Key Incidents From Q1 2026
Three incidents from the quarter illustrate the breadth of exposure. In February, US payment processor BridgePay suffered a ransomware attack that shut down its payment gateway. The attack forced merchants and municipalities nationwide to revert to cash. In March, RansomHouse hit Italian ticketing platform Vivaticket, disrupting services at more than 3,500 cultural institutions across 50 countries, including the Louvre and the Eiffel Tower. Also in March, ShinyHunters claimed to have taken nearly one petabyte of data from Telus Digital. Telus declined to pay. Each incident illustrates a different exposure vector: payment infrastructure, supply chain platforms, and outsourced data operations. Understanding when and how to negotiate with ransomware actors remains one of the most consequential decisions an organization faces, and the Telus refusal illustrates the stakes of that choice.

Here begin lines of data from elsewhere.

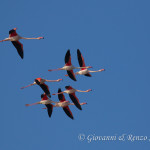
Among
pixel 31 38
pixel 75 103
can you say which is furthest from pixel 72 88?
pixel 31 38

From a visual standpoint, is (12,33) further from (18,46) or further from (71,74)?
(71,74)

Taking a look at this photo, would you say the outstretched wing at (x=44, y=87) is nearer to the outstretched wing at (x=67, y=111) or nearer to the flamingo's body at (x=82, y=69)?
the outstretched wing at (x=67, y=111)

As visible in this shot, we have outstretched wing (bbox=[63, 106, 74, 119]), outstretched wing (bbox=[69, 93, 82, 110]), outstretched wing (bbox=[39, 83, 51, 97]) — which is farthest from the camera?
outstretched wing (bbox=[63, 106, 74, 119])

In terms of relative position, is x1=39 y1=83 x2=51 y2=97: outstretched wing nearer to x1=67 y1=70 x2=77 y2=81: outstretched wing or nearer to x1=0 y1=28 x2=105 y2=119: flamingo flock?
x1=0 y1=28 x2=105 y2=119: flamingo flock

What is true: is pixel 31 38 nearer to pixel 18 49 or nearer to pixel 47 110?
pixel 18 49

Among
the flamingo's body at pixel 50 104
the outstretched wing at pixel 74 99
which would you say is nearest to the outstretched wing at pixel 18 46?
the flamingo's body at pixel 50 104

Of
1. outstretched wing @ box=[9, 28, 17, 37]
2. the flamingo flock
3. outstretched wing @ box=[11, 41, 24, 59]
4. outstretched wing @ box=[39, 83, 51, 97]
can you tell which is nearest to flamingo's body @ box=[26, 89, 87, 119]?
the flamingo flock

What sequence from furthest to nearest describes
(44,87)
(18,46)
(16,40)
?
(44,87) < (18,46) < (16,40)

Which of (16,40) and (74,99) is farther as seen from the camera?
(74,99)

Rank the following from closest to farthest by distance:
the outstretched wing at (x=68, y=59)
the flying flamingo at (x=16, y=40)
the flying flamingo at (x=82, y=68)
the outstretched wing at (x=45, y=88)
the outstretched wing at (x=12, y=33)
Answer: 1. the outstretched wing at (x=12, y=33)
2. the flying flamingo at (x=16, y=40)
3. the outstretched wing at (x=68, y=59)
4. the outstretched wing at (x=45, y=88)
5. the flying flamingo at (x=82, y=68)

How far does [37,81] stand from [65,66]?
2236 mm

What This Means For Cyber Insurance
The gap between disclosed and undisclosed ransomware attacks are a fundamental underwriting problem. Carriers and brokers pricing cyber risk rely heavily on reported incident data. But that data captures fewer than 12% of actual events. Sector models, frequency assumptions, and accumulation estimates built on disclosed data alone are built on an incomplete picture. The true scale of ransomware activity is eight times larger than what public reporting shows. Some insurers have already moved to tighten ransomware coverage terms and refusal criteria in response to claims pressure. Incident response readiness is now a core underwriting consideration, and the data in this report adds further weight to that shift. Pricing, policy design, and claims reserves all need to account for what is not being reported, not just what is.
FAQ: Ransomware Statistics Q1 2026
BlackFog tracked 2,160 undisclosed and 264 publicly disclosed ransomware attacks in Q1 2026. The average disclosed ransom demand exceeded $1 million. Data exfiltration occurred in 96% of attacks. Logistics sector attacks surged 200% year on year.

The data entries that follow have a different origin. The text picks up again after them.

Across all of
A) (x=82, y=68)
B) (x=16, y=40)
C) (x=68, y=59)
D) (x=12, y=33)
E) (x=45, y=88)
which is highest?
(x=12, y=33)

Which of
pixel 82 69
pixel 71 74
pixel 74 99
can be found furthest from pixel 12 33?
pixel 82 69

Organizations often avoid public disclosure to limit reputational damage, manage legal exposure, or comply with ongoing law enforcement investigations. BlackFog estimates that only one in nine attacks becomes publicly known.
Healthcare-led disclosed attacks with 27% of incidents. In undisclosed attacks, manufacturing led with 22%, closely followed by services at 21%. Logistics saw the sharpest growth with a 200% year-on-year surge.
At ransomware data exfiltration rates of 96%, these events now routinely trigger breach notification obligations, third-party liability exposure, and regulatory scrutiny, alongside business interruption claims. Policies priced on encryption risk alone underestimate total exposure.
Fourteen new groups emerged during the quarter. The Gentlemen ranked second in undisclosed attack volume with 200 attacks, having claimed 273 total since emerging in 2025. They use double extortion and operate with a high level of sophistication from the outset.